職人たちの手のひらの上で〜カクシンハン『夏の夜の夢』(ネタバレ多数)

 シアター風姿花伝でカクシンハン『夏の夜の夢』を見てきた。四角く黒っぽい舞台で背景は投影などを使用するが、基本的にかなりシンプルな舞台である。衣装は白と黒が基調だが、パック(真以美)はウエストポーチにちょっと色みのある服を着ており、犬みたいな耳をつけていて全体的に仕草なんかも犬っぽい(前にうちで飼っていた黒ラブのりんごを思い出した)。ぬいぐるみが凝っているのが特徴で、ロバはもちろん、恋の花までぬいぐるみで作られている。ドラムの生演奏がつく公演である。

 ポケット公演ということで90分に芝居を刈り込んでおり、職人たちの場面がほぼばっさりカットされ、ボトムのかわりにイジーアス(岩崎MARK雄大)がロバの頭をかぶせられてティターニアの恋人になる。しかしながらそのかわりに全体が劇中劇の枠におさまる(と言っていいのかわからないが)という設定があり、アテネの職人たちが公爵夫妻のために芝居を演じ、配役を発表するというところから始まる。ライサンダーとかディミートリアス、ヘレナ、ハーミアなど全員の配役がなぜかボトムに割り振られ、そこから芝居が始まる…ということで、どうやらこの『夏の夜の夢』は全部職人たちのアマチュア芝居であるらしい。実は私は以前から、『夏の夜の夢』の職人を全部カットしたらどうなるんだろうということに興味があったのだが、これは実にうまいやり方だと思った。枠をとじるところではいきなり戦争モノになったり(これは私の好きな『天才マックスの世界』の学校劇のシークエンスにちょっと似た感じだった)、『2001年宇宙の旅』やら『ローマの休日』のオマージュになったり、いつのまにか年をとってしまった公爵夫妻が出てきたり、まるでアマチュア芝居を見ている間に職人たちの手のひらの上で夢を見て年取ってしまったみたいな気分になる。さらにまた終盤で冒頭の配役の場面に戻って、お客さんが洗濯機とか妙な役を振られて終わりというふうになるので、まるで今までの『夏の夜の夢』はお客さんが職人たちとして上演していたのか…みたいな雰囲気になる。前回のカクシンハンポケット公演『じゃじゃ馬ならし』でもかなり強い枠があったのだが、この『夏の夜の夢』も全部を劇中劇にしてお客さんに夢を見せるという演出がはっきりしていて、そこが面白いと思った。

 枠の中の芝居は役者が飛んだり跳ねたり動いたりする大変エネルギッシュなもので、笑うところもふんだんにある。

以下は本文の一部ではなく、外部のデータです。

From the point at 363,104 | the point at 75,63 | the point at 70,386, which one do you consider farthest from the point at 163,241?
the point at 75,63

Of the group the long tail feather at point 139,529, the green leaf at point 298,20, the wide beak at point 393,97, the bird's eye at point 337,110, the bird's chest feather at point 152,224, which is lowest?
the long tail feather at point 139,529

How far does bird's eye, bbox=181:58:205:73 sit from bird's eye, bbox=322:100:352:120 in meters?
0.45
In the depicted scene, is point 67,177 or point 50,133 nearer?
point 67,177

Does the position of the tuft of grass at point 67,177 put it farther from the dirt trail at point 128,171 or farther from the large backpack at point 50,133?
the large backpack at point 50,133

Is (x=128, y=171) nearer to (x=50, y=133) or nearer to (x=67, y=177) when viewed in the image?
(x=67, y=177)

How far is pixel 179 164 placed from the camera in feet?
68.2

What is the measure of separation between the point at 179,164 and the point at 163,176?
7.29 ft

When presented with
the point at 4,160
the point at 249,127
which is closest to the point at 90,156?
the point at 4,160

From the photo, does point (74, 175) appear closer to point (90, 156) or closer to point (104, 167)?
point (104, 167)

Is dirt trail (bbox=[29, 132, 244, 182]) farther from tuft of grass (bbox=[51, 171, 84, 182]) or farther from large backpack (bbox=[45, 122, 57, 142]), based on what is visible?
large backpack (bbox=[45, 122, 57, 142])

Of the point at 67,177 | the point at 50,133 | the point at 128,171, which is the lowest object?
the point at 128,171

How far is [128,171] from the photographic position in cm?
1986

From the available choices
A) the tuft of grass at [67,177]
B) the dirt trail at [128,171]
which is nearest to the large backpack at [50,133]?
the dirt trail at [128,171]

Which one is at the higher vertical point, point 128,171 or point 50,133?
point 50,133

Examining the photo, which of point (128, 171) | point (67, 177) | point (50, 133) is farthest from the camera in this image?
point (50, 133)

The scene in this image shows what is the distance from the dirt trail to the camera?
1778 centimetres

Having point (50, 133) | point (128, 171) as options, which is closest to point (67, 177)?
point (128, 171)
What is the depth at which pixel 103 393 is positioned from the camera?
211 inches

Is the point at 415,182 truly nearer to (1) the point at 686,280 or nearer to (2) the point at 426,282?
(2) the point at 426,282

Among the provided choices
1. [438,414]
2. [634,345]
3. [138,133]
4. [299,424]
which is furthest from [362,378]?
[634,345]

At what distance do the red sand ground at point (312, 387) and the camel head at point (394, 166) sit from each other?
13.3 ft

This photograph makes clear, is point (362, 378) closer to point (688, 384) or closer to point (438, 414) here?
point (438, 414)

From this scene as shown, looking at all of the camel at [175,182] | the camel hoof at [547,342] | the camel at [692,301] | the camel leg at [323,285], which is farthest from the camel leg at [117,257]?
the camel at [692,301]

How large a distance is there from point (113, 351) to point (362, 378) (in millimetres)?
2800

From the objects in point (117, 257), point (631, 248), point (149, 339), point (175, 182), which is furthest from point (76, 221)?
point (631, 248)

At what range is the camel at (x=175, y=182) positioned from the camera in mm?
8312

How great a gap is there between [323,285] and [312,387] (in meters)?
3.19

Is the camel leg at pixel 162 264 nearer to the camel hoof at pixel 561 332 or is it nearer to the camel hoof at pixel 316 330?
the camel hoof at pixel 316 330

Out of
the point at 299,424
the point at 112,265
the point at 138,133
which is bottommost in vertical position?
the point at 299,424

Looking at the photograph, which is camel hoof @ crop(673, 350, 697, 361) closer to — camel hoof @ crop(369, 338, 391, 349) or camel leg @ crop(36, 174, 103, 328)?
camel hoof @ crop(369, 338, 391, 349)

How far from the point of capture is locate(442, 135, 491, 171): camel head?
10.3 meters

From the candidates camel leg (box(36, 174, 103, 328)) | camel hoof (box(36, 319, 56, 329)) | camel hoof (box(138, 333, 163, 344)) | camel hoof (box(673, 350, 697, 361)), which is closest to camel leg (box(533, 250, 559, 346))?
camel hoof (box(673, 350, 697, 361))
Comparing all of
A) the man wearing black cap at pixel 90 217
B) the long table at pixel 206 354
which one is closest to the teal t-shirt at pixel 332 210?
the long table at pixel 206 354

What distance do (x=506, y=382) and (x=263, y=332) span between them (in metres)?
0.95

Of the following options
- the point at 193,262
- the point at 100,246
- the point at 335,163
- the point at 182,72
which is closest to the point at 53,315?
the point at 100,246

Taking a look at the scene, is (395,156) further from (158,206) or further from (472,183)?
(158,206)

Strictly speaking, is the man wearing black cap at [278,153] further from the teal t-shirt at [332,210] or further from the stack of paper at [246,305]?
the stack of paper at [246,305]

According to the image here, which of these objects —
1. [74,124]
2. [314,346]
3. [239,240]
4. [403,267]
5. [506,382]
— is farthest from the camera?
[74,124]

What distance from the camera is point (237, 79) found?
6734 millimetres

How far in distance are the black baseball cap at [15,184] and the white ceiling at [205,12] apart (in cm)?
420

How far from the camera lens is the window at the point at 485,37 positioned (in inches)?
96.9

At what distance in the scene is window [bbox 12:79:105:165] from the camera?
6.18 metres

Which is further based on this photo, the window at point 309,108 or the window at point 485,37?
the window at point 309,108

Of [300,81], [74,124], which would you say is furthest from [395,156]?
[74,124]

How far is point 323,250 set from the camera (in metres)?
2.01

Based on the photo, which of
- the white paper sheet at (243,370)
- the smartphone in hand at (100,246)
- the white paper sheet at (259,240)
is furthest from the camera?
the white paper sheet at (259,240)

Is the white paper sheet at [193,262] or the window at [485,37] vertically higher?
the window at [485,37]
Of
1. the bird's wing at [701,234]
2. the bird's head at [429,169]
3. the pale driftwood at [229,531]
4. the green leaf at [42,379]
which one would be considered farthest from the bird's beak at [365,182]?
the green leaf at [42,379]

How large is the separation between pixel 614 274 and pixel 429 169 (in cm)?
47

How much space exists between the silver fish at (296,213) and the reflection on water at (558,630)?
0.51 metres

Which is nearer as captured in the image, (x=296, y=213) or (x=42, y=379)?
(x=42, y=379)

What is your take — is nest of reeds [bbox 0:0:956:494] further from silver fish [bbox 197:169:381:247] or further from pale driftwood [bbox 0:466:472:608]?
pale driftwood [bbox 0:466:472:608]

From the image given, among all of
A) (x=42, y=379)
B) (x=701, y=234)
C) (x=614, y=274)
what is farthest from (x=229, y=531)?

奇抜な演出だが、恋人たちのケンカのドタバタ騒ぎはストレートに笑えるようになっていたと思う。吹っ飛んだりケンカしたり大忙しのヘレナ(岩崎MARK雄大)と、なぜか途中から半裸で格闘家みたいになるハーミア(河村岳司)が大活躍だった。ちなみに今回のプロダクションではロバのイジーアスとティターニア(葛たか喜代)がセックスするのだが、ちょっと前に見た文学座附属演劇研究所版でもロバと妖精の女王がセックスしており、ここ1ヶ月で2回もそういう演出を見たことになる。今まではこういう演出は1、2回しか見たこと無かったのだが突然これなので、ひょっとしたら空前のケモナーシェイクスピアブーム到来(?!)なのかもしれない。ただ、シルエットを使ってかなり色っぽくしてあった文学座附属演劇研究所と、なぜかボディビルダーが出てきて「気持ちいいですねー」とか言ってセックスを誤魔化す(!?)おちゃらけたカクシンハン版はかなりこの場面の印象が違った。